Amazon SQS queue limits

My project requires me to communicate with many devices outside the cloud. If successful, this means millions of devices. These devices will not be running Android or iOS, and will be running behind routers & firewalls (I cannot assume they have an external IP).
I am looking to use SQS to send messages to my users outside the cloud. To allow the servers to message individual users, I am designing the system to have one queue per client. This can potentially mean millions (billions?) of queues. While it states that SQS can support unlimited queues, I would like to make sure that I am not abusing the system. If successful, the probability of millions of users is very high.
I am aware that SQS can be expensive, but I am using it at this stage
for ease of administration.
As far as I can tell SNS requires either an IOS/Android client, or an
HTTP server running on the consumer. This is why I ruled out SNS, and I
am using SQS.
I am going to build a distributed cloud front-end over SQS to handle
client connections.

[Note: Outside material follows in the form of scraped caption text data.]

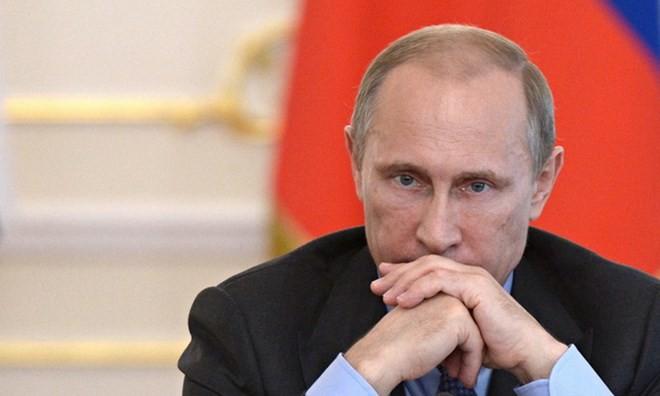 Thế giới đang dõi theo nước Nga và Tổng thống Putin trong cơn bão khó khăn hiện tại. (Nguồn: AFP)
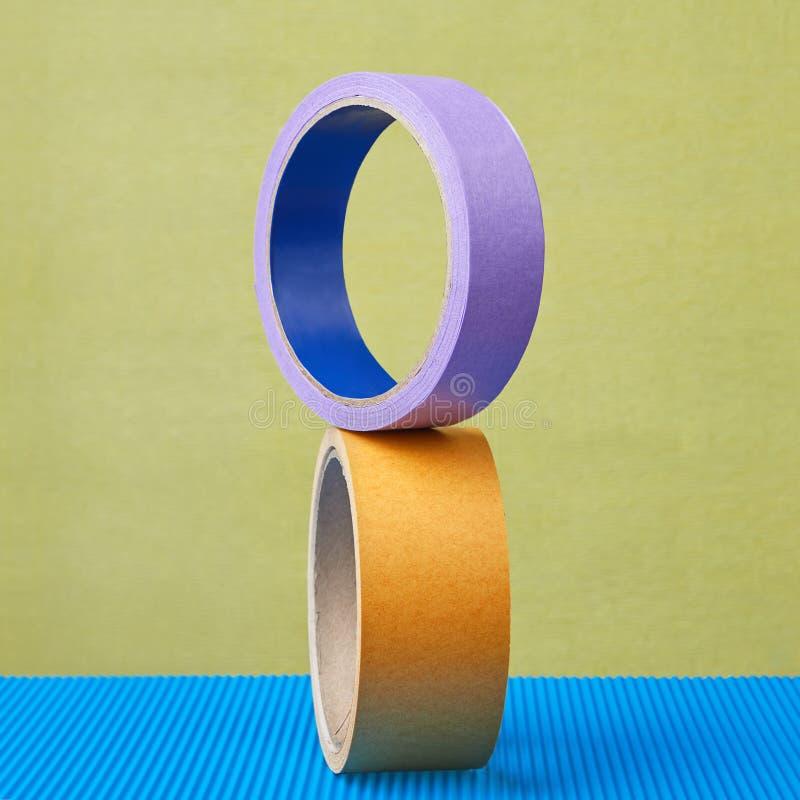 Dois rolos da fita pegajosa colorem o equilíbrio no fundo roxo foto de stock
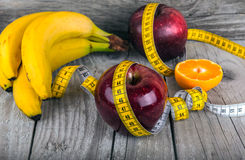 Measuring tape wrapped around a apple weight loss Stock Photo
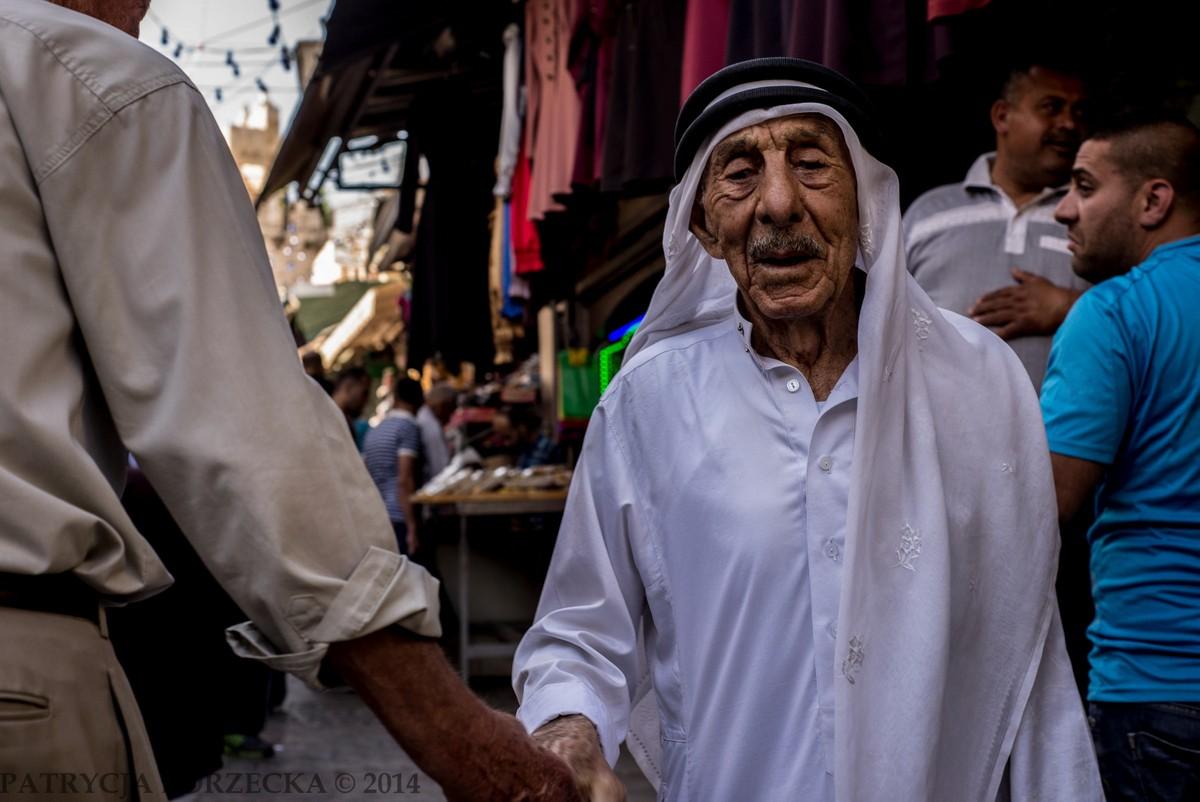Mężczyzna witający się z przyjacielem. Na jego głowie znajduje się kefija, tradycyjne arabskie nakrycie głowy dla mężczyzn. Odmiana palestyńska wykonana zwykle jest z bawełny oraz wełny.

This front-end will just be a wrapper, that will
authenticate clients, and relay them to the SQS queues.
Am I abusing the SQS "unlimited queues" policy (will SQS performance drop)? Is there a simpler design for per device messaging?

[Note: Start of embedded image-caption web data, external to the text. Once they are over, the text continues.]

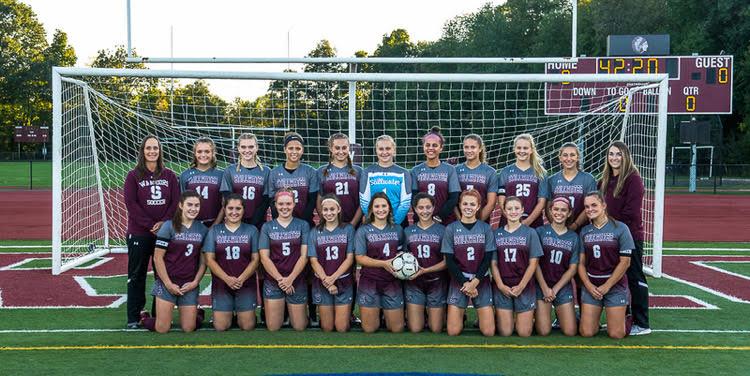 Girls varsity soccer team posing for a photo in front of a soccer goal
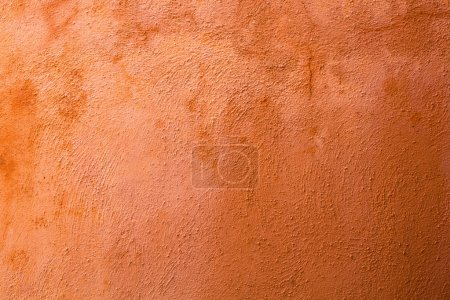 Background texture of a terracotta colored wall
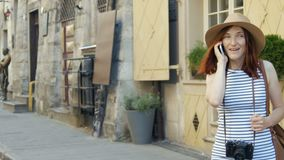 Holidays and tourism - beautiful girl with phone, tourist book and vintage camera in the city. Holidays and tourism - beautiful red head girl with phone, tourist stock video footage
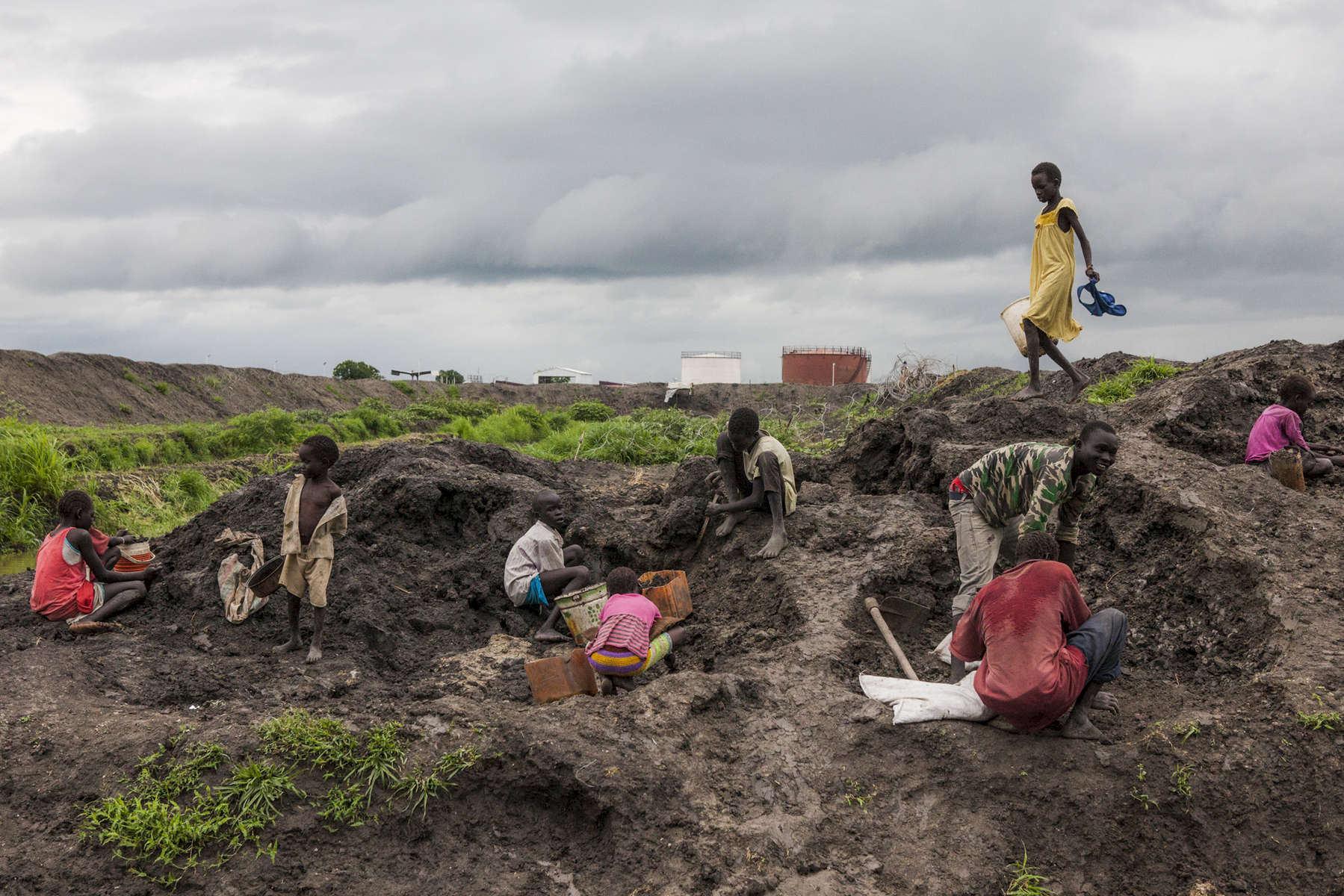 Children collect dirt to reinforce their shelters during the rainy season at the Protection of Civilians (POC) site at the United Nations Mission in South Sudan (UNMISS) compound in Malakal, South Sudan on Wednesday, July 13, 2016. The Malakal POC site houses over 32,000 displaced people mainly from the Shilluk and Nuer tribes. In February of this year, members of the Dinka tribe, who resided in the camp at the time, carried out a coordinated attack within the site leading to the destruction of hundreds of shelters and many deaths. Since then, most members of the Dinka tribe have fled to Malakal town where they occupy the homes of those still displaced.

Let me break the answer by the parts of your question:
About your questions:
Am I abusing the SQS "unlimited queues" policy?
AWS services are designed to prevent abuse and you will pay exactly for what you use, so if you believe this is the right approach, go for it. To remove the uncertainty, i'd advise for a preliminary "proof of concept" implementation.
Is there a simpler design for per device messaging?
Probably yes, re-consider SNS and other messaging systems.
About your statements:
I am aware that SQS can be expensive, but I am using it at this stage
for ease of administration.
"Expensive" is a very context-depend classification, considering that a SQS message can cost $0.00000005.
As far as I can tell SNS requires either an IOS/Android client, or an
HTTP server running on the consumer. This is why I ruled out SNS, and
I am using SQS.
SNS is a push based messaging system (SQS is pull based) that can handle 5 types of subscriptions: smtp, sms, http, mobile push and SQS, so they are not mutually exclusive.
I am going to build a distributed cloud front-end over SQS to handle
client connections. This front-end will just be a wrapper, that will
authenticate clients, and relay them to the SQS queues.
Managing millions of queues can be a overwhelming task for your "distributed cloud front-end over SQS". Unless your project is exactly about queue management, this is probably undifferentiated heavy lifting.
This is about all i can say without knowing your case, but consider that you can use SNS/SQS together with each other and with other messaging software, such as Apache Camel and others, that may help you build your solution or proof of concept.
I think SQS (or SNS if you can eventually use them) are still your best bet, esp if you need "quick response" or "near real time"; however, for the sake of having "alternatives" just so you can compare...
You can consider a giant dynamoDB, with each device/client having it's own "device-id" and perhaps "message-id" as key. This way, your devices can query it's own keys for messages. DynamoDB is meant to handle billions of rows, so this won't stress it much. The querying part, you should be careful though, as you could use up provisioned queries, although at aggregate level, your devices may not all respond/query at the same time, so you may still be ok.
You can also consider having a giant S3 bucket, each folder key'ed to the device id and further keyed into message-id folders. This is a poor man's SQS but it's guaranteed to scale, both in message quantity and number of accesses to it.
In both #1 and #2, if your devices are registered with Cognito for credentials, there's a straightforward way to do policies, so the devices can only access their "own" stuff. However, both alternatives #1 and #2 is likely slower than SQS, esp if you use SQS long-poll -- in long poll, you get responses, as soon as SQS detects a message have been dropped off... These alternatives will require you to wait for next cycle-poll.